Jimmy McGuire

Personal information
- Date of birth: 1911
- Place of birth: Edinburgh, Scotland
- Date of death: November 26, 1974 (aged 63)
- Place of death: New Hyde Park, New York, United States
- Height: 5 ft 9+1⁄2 in (1.77 m)
- Position(s): Wing half, full back

Senior career*
- Years: Team / Apps / (Gls)
- 1929–1931: Brooklyn Wanderers / 82 / (1)
- 1931: Celtic / 0 / (0)
- 1932–1936: Northampton Town / 70 / (?)
- 1936–1938: Brooklyn Celtic

= James McGuire (soccer) =

American soccer player and administrator

James McGuire (1911 – November 26, 1974) was a two-time president of the United States Soccer Football Association. He played professionally in the American Soccer League and the English Football League. He also earned two schoolboy caps with Scotland and was inducted into the National Soccer Hall of Fame in 1951.

==Playing==
McGuire was born in Edinburgh, Scotland and raised in Scotland where he played twice for the national team as a schoolboy. At some point, he moved to the United States. In 1929, he signed with the Brooklyn Wanderers of the American Soccer League. In 1931, Celtic toured North America, playing the Wanderers on June 7, 1931. McGuire impressed them enough for them to sign him before returning to Scotland. McGuire never appeared for their first team and in 1932, he moved to Northampton Town of the English Football League. McGuire played with Northampton Town until 1936. According to the National Soccer Hall of Fame, McGuire would return to play in the U.S. during the English off-season. When he left Northampton in 1936, McGuire returned to the U.S. for good, signing with Brooklyn St. Mary's Celtic of the second American Soccer League. In 1938, Brooklyn went to the final of the National Challenge Cup, but lost to Chicago Sparta. The next year, they defeated Chicago Manhattan Beer to win the Challenge Cup title.
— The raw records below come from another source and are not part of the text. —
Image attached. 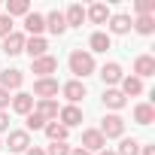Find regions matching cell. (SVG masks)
Returning a JSON list of instances; mask_svg holds the SVG:
<instances>
[{
	"label": "cell",
	"mask_w": 155,
	"mask_h": 155,
	"mask_svg": "<svg viewBox=\"0 0 155 155\" xmlns=\"http://www.w3.org/2000/svg\"><path fill=\"white\" fill-rule=\"evenodd\" d=\"M9 131V113H0V134Z\"/></svg>",
	"instance_id": "cell-34"
},
{
	"label": "cell",
	"mask_w": 155,
	"mask_h": 155,
	"mask_svg": "<svg viewBox=\"0 0 155 155\" xmlns=\"http://www.w3.org/2000/svg\"><path fill=\"white\" fill-rule=\"evenodd\" d=\"M131 31V15L119 12V15H110V34H128Z\"/></svg>",
	"instance_id": "cell-23"
},
{
	"label": "cell",
	"mask_w": 155,
	"mask_h": 155,
	"mask_svg": "<svg viewBox=\"0 0 155 155\" xmlns=\"http://www.w3.org/2000/svg\"><path fill=\"white\" fill-rule=\"evenodd\" d=\"M134 122L137 125H152L155 122V107L152 104H137L134 107Z\"/></svg>",
	"instance_id": "cell-20"
},
{
	"label": "cell",
	"mask_w": 155,
	"mask_h": 155,
	"mask_svg": "<svg viewBox=\"0 0 155 155\" xmlns=\"http://www.w3.org/2000/svg\"><path fill=\"white\" fill-rule=\"evenodd\" d=\"M125 97H137L143 94V79H137V76H122V88H119Z\"/></svg>",
	"instance_id": "cell-19"
},
{
	"label": "cell",
	"mask_w": 155,
	"mask_h": 155,
	"mask_svg": "<svg viewBox=\"0 0 155 155\" xmlns=\"http://www.w3.org/2000/svg\"><path fill=\"white\" fill-rule=\"evenodd\" d=\"M46 28H49L55 37H61V34L67 31V25H64V12H58V9L49 12V15H46Z\"/></svg>",
	"instance_id": "cell-22"
},
{
	"label": "cell",
	"mask_w": 155,
	"mask_h": 155,
	"mask_svg": "<svg viewBox=\"0 0 155 155\" xmlns=\"http://www.w3.org/2000/svg\"><path fill=\"white\" fill-rule=\"evenodd\" d=\"M31 67H34V73H37V79H46V76H52V73L58 70V58H52V55H43V58L31 61Z\"/></svg>",
	"instance_id": "cell-9"
},
{
	"label": "cell",
	"mask_w": 155,
	"mask_h": 155,
	"mask_svg": "<svg viewBox=\"0 0 155 155\" xmlns=\"http://www.w3.org/2000/svg\"><path fill=\"white\" fill-rule=\"evenodd\" d=\"M25 155H46V149H40V146H31Z\"/></svg>",
	"instance_id": "cell-35"
},
{
	"label": "cell",
	"mask_w": 155,
	"mask_h": 155,
	"mask_svg": "<svg viewBox=\"0 0 155 155\" xmlns=\"http://www.w3.org/2000/svg\"><path fill=\"white\" fill-rule=\"evenodd\" d=\"M97 155H116V152H110V149H101V152H97Z\"/></svg>",
	"instance_id": "cell-38"
},
{
	"label": "cell",
	"mask_w": 155,
	"mask_h": 155,
	"mask_svg": "<svg viewBox=\"0 0 155 155\" xmlns=\"http://www.w3.org/2000/svg\"><path fill=\"white\" fill-rule=\"evenodd\" d=\"M97 131L104 134V140H107V137H122V134H125V119H122L119 113H110V116L101 122Z\"/></svg>",
	"instance_id": "cell-2"
},
{
	"label": "cell",
	"mask_w": 155,
	"mask_h": 155,
	"mask_svg": "<svg viewBox=\"0 0 155 155\" xmlns=\"http://www.w3.org/2000/svg\"><path fill=\"white\" fill-rule=\"evenodd\" d=\"M140 152H143V155H155V146H143Z\"/></svg>",
	"instance_id": "cell-37"
},
{
	"label": "cell",
	"mask_w": 155,
	"mask_h": 155,
	"mask_svg": "<svg viewBox=\"0 0 155 155\" xmlns=\"http://www.w3.org/2000/svg\"><path fill=\"white\" fill-rule=\"evenodd\" d=\"M31 12V3L28 0H6V15H28Z\"/></svg>",
	"instance_id": "cell-27"
},
{
	"label": "cell",
	"mask_w": 155,
	"mask_h": 155,
	"mask_svg": "<svg viewBox=\"0 0 155 155\" xmlns=\"http://www.w3.org/2000/svg\"><path fill=\"white\" fill-rule=\"evenodd\" d=\"M70 155H91V152H85V149L79 146V149H70Z\"/></svg>",
	"instance_id": "cell-36"
},
{
	"label": "cell",
	"mask_w": 155,
	"mask_h": 155,
	"mask_svg": "<svg viewBox=\"0 0 155 155\" xmlns=\"http://www.w3.org/2000/svg\"><path fill=\"white\" fill-rule=\"evenodd\" d=\"M128 104V97L119 91V88H107L104 91V107H110V110H122Z\"/></svg>",
	"instance_id": "cell-21"
},
{
	"label": "cell",
	"mask_w": 155,
	"mask_h": 155,
	"mask_svg": "<svg viewBox=\"0 0 155 155\" xmlns=\"http://www.w3.org/2000/svg\"><path fill=\"white\" fill-rule=\"evenodd\" d=\"M25 34H18V31H12L9 37H3V52L6 55H18V52H25Z\"/></svg>",
	"instance_id": "cell-15"
},
{
	"label": "cell",
	"mask_w": 155,
	"mask_h": 155,
	"mask_svg": "<svg viewBox=\"0 0 155 155\" xmlns=\"http://www.w3.org/2000/svg\"><path fill=\"white\" fill-rule=\"evenodd\" d=\"M3 149H9V152H28L31 149V134L28 131H9V140L3 143Z\"/></svg>",
	"instance_id": "cell-5"
},
{
	"label": "cell",
	"mask_w": 155,
	"mask_h": 155,
	"mask_svg": "<svg viewBox=\"0 0 155 155\" xmlns=\"http://www.w3.org/2000/svg\"><path fill=\"white\" fill-rule=\"evenodd\" d=\"M34 113H40L46 122H55V119H58V104H55V101H37Z\"/></svg>",
	"instance_id": "cell-24"
},
{
	"label": "cell",
	"mask_w": 155,
	"mask_h": 155,
	"mask_svg": "<svg viewBox=\"0 0 155 155\" xmlns=\"http://www.w3.org/2000/svg\"><path fill=\"white\" fill-rule=\"evenodd\" d=\"M43 131H46V137H49L52 143H67V134H70L58 119H55V122H46V128H43Z\"/></svg>",
	"instance_id": "cell-18"
},
{
	"label": "cell",
	"mask_w": 155,
	"mask_h": 155,
	"mask_svg": "<svg viewBox=\"0 0 155 155\" xmlns=\"http://www.w3.org/2000/svg\"><path fill=\"white\" fill-rule=\"evenodd\" d=\"M122 76H125V73H122V64H116V61H110V64L101 67V79H104V85H110V88H113L116 82H122Z\"/></svg>",
	"instance_id": "cell-12"
},
{
	"label": "cell",
	"mask_w": 155,
	"mask_h": 155,
	"mask_svg": "<svg viewBox=\"0 0 155 155\" xmlns=\"http://www.w3.org/2000/svg\"><path fill=\"white\" fill-rule=\"evenodd\" d=\"M58 91H61V85H58V79H52V76H46V79H37V82H34V94H37L40 101H52Z\"/></svg>",
	"instance_id": "cell-4"
},
{
	"label": "cell",
	"mask_w": 155,
	"mask_h": 155,
	"mask_svg": "<svg viewBox=\"0 0 155 155\" xmlns=\"http://www.w3.org/2000/svg\"><path fill=\"white\" fill-rule=\"evenodd\" d=\"M46 128V119L40 113H28V131H43Z\"/></svg>",
	"instance_id": "cell-29"
},
{
	"label": "cell",
	"mask_w": 155,
	"mask_h": 155,
	"mask_svg": "<svg viewBox=\"0 0 155 155\" xmlns=\"http://www.w3.org/2000/svg\"><path fill=\"white\" fill-rule=\"evenodd\" d=\"M9 101H12V97H9V91H6V88H0V113H6Z\"/></svg>",
	"instance_id": "cell-33"
},
{
	"label": "cell",
	"mask_w": 155,
	"mask_h": 155,
	"mask_svg": "<svg viewBox=\"0 0 155 155\" xmlns=\"http://www.w3.org/2000/svg\"><path fill=\"white\" fill-rule=\"evenodd\" d=\"M25 31H28V37H43V31H46V15L28 12V15H25Z\"/></svg>",
	"instance_id": "cell-10"
},
{
	"label": "cell",
	"mask_w": 155,
	"mask_h": 155,
	"mask_svg": "<svg viewBox=\"0 0 155 155\" xmlns=\"http://www.w3.org/2000/svg\"><path fill=\"white\" fill-rule=\"evenodd\" d=\"M110 43H113V40H110V34H104V31H94V34H91V40H88V46H91V55H94V52H107V49H110Z\"/></svg>",
	"instance_id": "cell-26"
},
{
	"label": "cell",
	"mask_w": 155,
	"mask_h": 155,
	"mask_svg": "<svg viewBox=\"0 0 155 155\" xmlns=\"http://www.w3.org/2000/svg\"><path fill=\"white\" fill-rule=\"evenodd\" d=\"M0 149H3V140H0Z\"/></svg>",
	"instance_id": "cell-39"
},
{
	"label": "cell",
	"mask_w": 155,
	"mask_h": 155,
	"mask_svg": "<svg viewBox=\"0 0 155 155\" xmlns=\"http://www.w3.org/2000/svg\"><path fill=\"white\" fill-rule=\"evenodd\" d=\"M85 18H88L91 25H107V21H110V9H107V3H94V6H88V9H85Z\"/></svg>",
	"instance_id": "cell-17"
},
{
	"label": "cell",
	"mask_w": 155,
	"mask_h": 155,
	"mask_svg": "<svg viewBox=\"0 0 155 155\" xmlns=\"http://www.w3.org/2000/svg\"><path fill=\"white\" fill-rule=\"evenodd\" d=\"M12 110L18 113V116H28V113H34V94H28V91H18L12 101Z\"/></svg>",
	"instance_id": "cell-16"
},
{
	"label": "cell",
	"mask_w": 155,
	"mask_h": 155,
	"mask_svg": "<svg viewBox=\"0 0 155 155\" xmlns=\"http://www.w3.org/2000/svg\"><path fill=\"white\" fill-rule=\"evenodd\" d=\"M82 149H85V152H91V155H97L101 149H107V140H104V134H101L97 128H88V131H82Z\"/></svg>",
	"instance_id": "cell-3"
},
{
	"label": "cell",
	"mask_w": 155,
	"mask_h": 155,
	"mask_svg": "<svg viewBox=\"0 0 155 155\" xmlns=\"http://www.w3.org/2000/svg\"><path fill=\"white\" fill-rule=\"evenodd\" d=\"M58 122H61L67 131L76 128V125H82V110H79V107H73V104H67V107L58 110Z\"/></svg>",
	"instance_id": "cell-6"
},
{
	"label": "cell",
	"mask_w": 155,
	"mask_h": 155,
	"mask_svg": "<svg viewBox=\"0 0 155 155\" xmlns=\"http://www.w3.org/2000/svg\"><path fill=\"white\" fill-rule=\"evenodd\" d=\"M94 67H97V64H94V55H91V52H82V49H73V52H70V73H73L79 82L85 79V76L94 73Z\"/></svg>",
	"instance_id": "cell-1"
},
{
	"label": "cell",
	"mask_w": 155,
	"mask_h": 155,
	"mask_svg": "<svg viewBox=\"0 0 155 155\" xmlns=\"http://www.w3.org/2000/svg\"><path fill=\"white\" fill-rule=\"evenodd\" d=\"M25 85V73L21 70H3V73H0V88H6V91H18Z\"/></svg>",
	"instance_id": "cell-8"
},
{
	"label": "cell",
	"mask_w": 155,
	"mask_h": 155,
	"mask_svg": "<svg viewBox=\"0 0 155 155\" xmlns=\"http://www.w3.org/2000/svg\"><path fill=\"white\" fill-rule=\"evenodd\" d=\"M131 28H134L137 34H143V37H149V34L155 31V18H152V15H137V18L131 21Z\"/></svg>",
	"instance_id": "cell-25"
},
{
	"label": "cell",
	"mask_w": 155,
	"mask_h": 155,
	"mask_svg": "<svg viewBox=\"0 0 155 155\" xmlns=\"http://www.w3.org/2000/svg\"><path fill=\"white\" fill-rule=\"evenodd\" d=\"M46 155H70V146H67V143H52V146L46 149Z\"/></svg>",
	"instance_id": "cell-32"
},
{
	"label": "cell",
	"mask_w": 155,
	"mask_h": 155,
	"mask_svg": "<svg viewBox=\"0 0 155 155\" xmlns=\"http://www.w3.org/2000/svg\"><path fill=\"white\" fill-rule=\"evenodd\" d=\"M134 9H137V15H152L155 12V0H137Z\"/></svg>",
	"instance_id": "cell-30"
},
{
	"label": "cell",
	"mask_w": 155,
	"mask_h": 155,
	"mask_svg": "<svg viewBox=\"0 0 155 155\" xmlns=\"http://www.w3.org/2000/svg\"><path fill=\"white\" fill-rule=\"evenodd\" d=\"M61 94L67 97V104H79L82 97H85V82H79V79H70V82H64L61 85Z\"/></svg>",
	"instance_id": "cell-7"
},
{
	"label": "cell",
	"mask_w": 155,
	"mask_h": 155,
	"mask_svg": "<svg viewBox=\"0 0 155 155\" xmlns=\"http://www.w3.org/2000/svg\"><path fill=\"white\" fill-rule=\"evenodd\" d=\"M116 155H140V143L134 140V137H125L122 143H119V152Z\"/></svg>",
	"instance_id": "cell-28"
},
{
	"label": "cell",
	"mask_w": 155,
	"mask_h": 155,
	"mask_svg": "<svg viewBox=\"0 0 155 155\" xmlns=\"http://www.w3.org/2000/svg\"><path fill=\"white\" fill-rule=\"evenodd\" d=\"M82 21H85V6L70 3L67 12H64V25H67V28H82Z\"/></svg>",
	"instance_id": "cell-14"
},
{
	"label": "cell",
	"mask_w": 155,
	"mask_h": 155,
	"mask_svg": "<svg viewBox=\"0 0 155 155\" xmlns=\"http://www.w3.org/2000/svg\"><path fill=\"white\" fill-rule=\"evenodd\" d=\"M134 76H137V79L155 76V58H152V55H140V58L134 61Z\"/></svg>",
	"instance_id": "cell-13"
},
{
	"label": "cell",
	"mask_w": 155,
	"mask_h": 155,
	"mask_svg": "<svg viewBox=\"0 0 155 155\" xmlns=\"http://www.w3.org/2000/svg\"><path fill=\"white\" fill-rule=\"evenodd\" d=\"M25 52L31 55V61H37V58L49 55V43H46L43 37H28V40H25Z\"/></svg>",
	"instance_id": "cell-11"
},
{
	"label": "cell",
	"mask_w": 155,
	"mask_h": 155,
	"mask_svg": "<svg viewBox=\"0 0 155 155\" xmlns=\"http://www.w3.org/2000/svg\"><path fill=\"white\" fill-rule=\"evenodd\" d=\"M9 34H12V18H9L6 12H0V40L9 37Z\"/></svg>",
	"instance_id": "cell-31"
}]
</instances>
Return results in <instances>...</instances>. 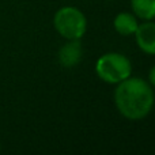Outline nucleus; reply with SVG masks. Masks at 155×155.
Wrapping results in <instances>:
<instances>
[{"mask_svg": "<svg viewBox=\"0 0 155 155\" xmlns=\"http://www.w3.org/2000/svg\"><path fill=\"white\" fill-rule=\"evenodd\" d=\"M131 5L136 18L144 21L155 18V0H131Z\"/></svg>", "mask_w": 155, "mask_h": 155, "instance_id": "0eeeda50", "label": "nucleus"}, {"mask_svg": "<svg viewBox=\"0 0 155 155\" xmlns=\"http://www.w3.org/2000/svg\"><path fill=\"white\" fill-rule=\"evenodd\" d=\"M114 30L121 35H132L135 34L137 26V19L135 15L129 12H120L117 14V16L114 18Z\"/></svg>", "mask_w": 155, "mask_h": 155, "instance_id": "423d86ee", "label": "nucleus"}, {"mask_svg": "<svg viewBox=\"0 0 155 155\" xmlns=\"http://www.w3.org/2000/svg\"><path fill=\"white\" fill-rule=\"evenodd\" d=\"M137 46L147 54H155V23L144 22L139 25L135 31Z\"/></svg>", "mask_w": 155, "mask_h": 155, "instance_id": "20e7f679", "label": "nucleus"}, {"mask_svg": "<svg viewBox=\"0 0 155 155\" xmlns=\"http://www.w3.org/2000/svg\"><path fill=\"white\" fill-rule=\"evenodd\" d=\"M114 102L125 118L142 120L154 106V91L144 79L129 76L117 84Z\"/></svg>", "mask_w": 155, "mask_h": 155, "instance_id": "f257e3e1", "label": "nucleus"}, {"mask_svg": "<svg viewBox=\"0 0 155 155\" xmlns=\"http://www.w3.org/2000/svg\"><path fill=\"white\" fill-rule=\"evenodd\" d=\"M57 33L67 40H80L87 29L86 16L76 7H63L53 19Z\"/></svg>", "mask_w": 155, "mask_h": 155, "instance_id": "7ed1b4c3", "label": "nucleus"}, {"mask_svg": "<svg viewBox=\"0 0 155 155\" xmlns=\"http://www.w3.org/2000/svg\"><path fill=\"white\" fill-rule=\"evenodd\" d=\"M97 75L109 84H118L131 76L132 65L127 56L121 53L102 54L95 64Z\"/></svg>", "mask_w": 155, "mask_h": 155, "instance_id": "f03ea898", "label": "nucleus"}, {"mask_svg": "<svg viewBox=\"0 0 155 155\" xmlns=\"http://www.w3.org/2000/svg\"><path fill=\"white\" fill-rule=\"evenodd\" d=\"M148 80H150V83L155 87V65L150 70V72H148Z\"/></svg>", "mask_w": 155, "mask_h": 155, "instance_id": "6e6552de", "label": "nucleus"}, {"mask_svg": "<svg viewBox=\"0 0 155 155\" xmlns=\"http://www.w3.org/2000/svg\"><path fill=\"white\" fill-rule=\"evenodd\" d=\"M82 59V45L79 40H70L65 45H63L59 51V61L65 68H72L79 64Z\"/></svg>", "mask_w": 155, "mask_h": 155, "instance_id": "39448f33", "label": "nucleus"}]
</instances>
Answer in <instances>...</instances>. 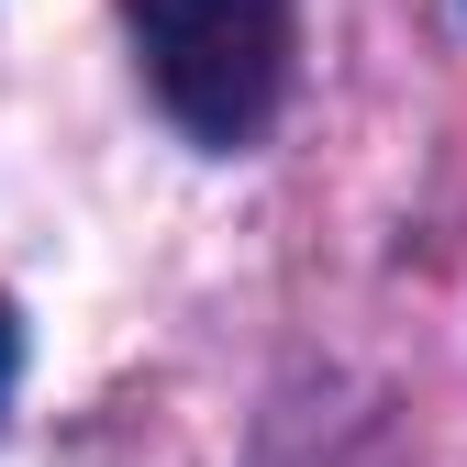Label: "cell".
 Instances as JSON below:
<instances>
[{"label":"cell","instance_id":"obj_1","mask_svg":"<svg viewBox=\"0 0 467 467\" xmlns=\"http://www.w3.org/2000/svg\"><path fill=\"white\" fill-rule=\"evenodd\" d=\"M134 67L190 145L234 156L289 100V0H123Z\"/></svg>","mask_w":467,"mask_h":467},{"label":"cell","instance_id":"obj_2","mask_svg":"<svg viewBox=\"0 0 467 467\" xmlns=\"http://www.w3.org/2000/svg\"><path fill=\"white\" fill-rule=\"evenodd\" d=\"M12 379H23V323H12V301H0V412H12Z\"/></svg>","mask_w":467,"mask_h":467}]
</instances>
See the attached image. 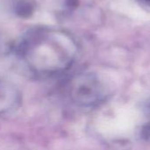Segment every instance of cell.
Masks as SVG:
<instances>
[{
  "label": "cell",
  "mask_w": 150,
  "mask_h": 150,
  "mask_svg": "<svg viewBox=\"0 0 150 150\" xmlns=\"http://www.w3.org/2000/svg\"><path fill=\"white\" fill-rule=\"evenodd\" d=\"M19 51L33 71L52 74L65 69L72 63L77 47L68 34L39 29L21 42Z\"/></svg>",
  "instance_id": "6da1fadb"
},
{
  "label": "cell",
  "mask_w": 150,
  "mask_h": 150,
  "mask_svg": "<svg viewBox=\"0 0 150 150\" xmlns=\"http://www.w3.org/2000/svg\"><path fill=\"white\" fill-rule=\"evenodd\" d=\"M32 5L29 4V2L27 1H24V2H21L19 4H18L17 6V11L19 13H20L21 15H28L29 13L32 12Z\"/></svg>",
  "instance_id": "3957f363"
},
{
  "label": "cell",
  "mask_w": 150,
  "mask_h": 150,
  "mask_svg": "<svg viewBox=\"0 0 150 150\" xmlns=\"http://www.w3.org/2000/svg\"><path fill=\"white\" fill-rule=\"evenodd\" d=\"M71 99L78 105H93L103 99L104 92L102 84L92 75H80L69 84Z\"/></svg>",
  "instance_id": "7a4b0ae2"
},
{
  "label": "cell",
  "mask_w": 150,
  "mask_h": 150,
  "mask_svg": "<svg viewBox=\"0 0 150 150\" xmlns=\"http://www.w3.org/2000/svg\"><path fill=\"white\" fill-rule=\"evenodd\" d=\"M145 1H147V2H149V3H150V0H145Z\"/></svg>",
  "instance_id": "277c9868"
}]
</instances>
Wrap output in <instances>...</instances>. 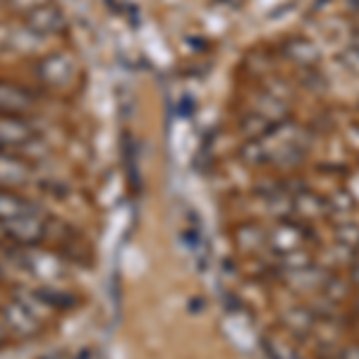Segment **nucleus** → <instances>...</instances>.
Listing matches in <instances>:
<instances>
[{"label":"nucleus","mask_w":359,"mask_h":359,"mask_svg":"<svg viewBox=\"0 0 359 359\" xmlns=\"http://www.w3.org/2000/svg\"><path fill=\"white\" fill-rule=\"evenodd\" d=\"M22 264H25L27 271H32L34 276L46 278V280H57V278L65 276V264H62L55 254L43 252V249H36V247H25Z\"/></svg>","instance_id":"6"},{"label":"nucleus","mask_w":359,"mask_h":359,"mask_svg":"<svg viewBox=\"0 0 359 359\" xmlns=\"http://www.w3.org/2000/svg\"><path fill=\"white\" fill-rule=\"evenodd\" d=\"M25 20H27L29 32H34L36 36H41V39L62 34V32H65V27H67L65 15H62L60 10H57L55 5H50V3H46V5H41V8H36V10H32Z\"/></svg>","instance_id":"4"},{"label":"nucleus","mask_w":359,"mask_h":359,"mask_svg":"<svg viewBox=\"0 0 359 359\" xmlns=\"http://www.w3.org/2000/svg\"><path fill=\"white\" fill-rule=\"evenodd\" d=\"M36 79L46 89L53 91H67L77 82V60L65 50H55V53L43 55L34 67Z\"/></svg>","instance_id":"1"},{"label":"nucleus","mask_w":359,"mask_h":359,"mask_svg":"<svg viewBox=\"0 0 359 359\" xmlns=\"http://www.w3.org/2000/svg\"><path fill=\"white\" fill-rule=\"evenodd\" d=\"M10 340V333H8V328H5V323H3V318H0V347H3L5 343Z\"/></svg>","instance_id":"11"},{"label":"nucleus","mask_w":359,"mask_h":359,"mask_svg":"<svg viewBox=\"0 0 359 359\" xmlns=\"http://www.w3.org/2000/svg\"><path fill=\"white\" fill-rule=\"evenodd\" d=\"M0 240H5V235H3V228H0Z\"/></svg>","instance_id":"14"},{"label":"nucleus","mask_w":359,"mask_h":359,"mask_svg":"<svg viewBox=\"0 0 359 359\" xmlns=\"http://www.w3.org/2000/svg\"><path fill=\"white\" fill-rule=\"evenodd\" d=\"M0 318H3L5 328H8V333L13 335V338L27 340V338L39 335V331H41V318L34 316L17 297H13L10 302L3 304Z\"/></svg>","instance_id":"3"},{"label":"nucleus","mask_w":359,"mask_h":359,"mask_svg":"<svg viewBox=\"0 0 359 359\" xmlns=\"http://www.w3.org/2000/svg\"><path fill=\"white\" fill-rule=\"evenodd\" d=\"M29 180H32V165L15 151L0 149V187L15 189L22 187V184H29Z\"/></svg>","instance_id":"8"},{"label":"nucleus","mask_w":359,"mask_h":359,"mask_svg":"<svg viewBox=\"0 0 359 359\" xmlns=\"http://www.w3.org/2000/svg\"><path fill=\"white\" fill-rule=\"evenodd\" d=\"M36 211V206L32 201H27L25 196H20L15 189L0 187V223L10 221V218L25 216V213Z\"/></svg>","instance_id":"9"},{"label":"nucleus","mask_w":359,"mask_h":359,"mask_svg":"<svg viewBox=\"0 0 359 359\" xmlns=\"http://www.w3.org/2000/svg\"><path fill=\"white\" fill-rule=\"evenodd\" d=\"M278 235H280V237H292L290 230H280V233H278ZM292 245H294L292 240H280V247H283V249H285V247H292Z\"/></svg>","instance_id":"12"},{"label":"nucleus","mask_w":359,"mask_h":359,"mask_svg":"<svg viewBox=\"0 0 359 359\" xmlns=\"http://www.w3.org/2000/svg\"><path fill=\"white\" fill-rule=\"evenodd\" d=\"M345 359H359V350H350V352L345 355Z\"/></svg>","instance_id":"13"},{"label":"nucleus","mask_w":359,"mask_h":359,"mask_svg":"<svg viewBox=\"0 0 359 359\" xmlns=\"http://www.w3.org/2000/svg\"><path fill=\"white\" fill-rule=\"evenodd\" d=\"M34 108H36V98L27 89L0 82V115H5V118H25Z\"/></svg>","instance_id":"5"},{"label":"nucleus","mask_w":359,"mask_h":359,"mask_svg":"<svg viewBox=\"0 0 359 359\" xmlns=\"http://www.w3.org/2000/svg\"><path fill=\"white\" fill-rule=\"evenodd\" d=\"M5 3H8L13 10H17V13H22V15L27 17L29 13H32V10L41 8V5L50 3V0H5Z\"/></svg>","instance_id":"10"},{"label":"nucleus","mask_w":359,"mask_h":359,"mask_svg":"<svg viewBox=\"0 0 359 359\" xmlns=\"http://www.w3.org/2000/svg\"><path fill=\"white\" fill-rule=\"evenodd\" d=\"M34 142V130L25 123V118H5L0 115V149L3 151H17L27 149Z\"/></svg>","instance_id":"7"},{"label":"nucleus","mask_w":359,"mask_h":359,"mask_svg":"<svg viewBox=\"0 0 359 359\" xmlns=\"http://www.w3.org/2000/svg\"><path fill=\"white\" fill-rule=\"evenodd\" d=\"M0 228H3L5 240H13L20 247H36L46 237V233H48V223H46V218L41 216L39 208L32 213H25V216H17L0 223Z\"/></svg>","instance_id":"2"}]
</instances>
McGuire retired from playing professionally that summer.

==Administration==
Following his retirement from playing, McGuire became an administrator. In 1947, he became the president of the American Soccer League. He also served as president of the United States Soccer Football Association (1952–1954 and 1971–1974). In 1974, he was part of the Organizing Committee for the 1974 FIFA World Cup. He died that year, while still president of the USSF.

McGuire was inducted into the National Soccer Hall of Fame in 1951. In 1975, the national U-19 cup was named the McGuire Cup in his honor. He died in Hyde Park, New York.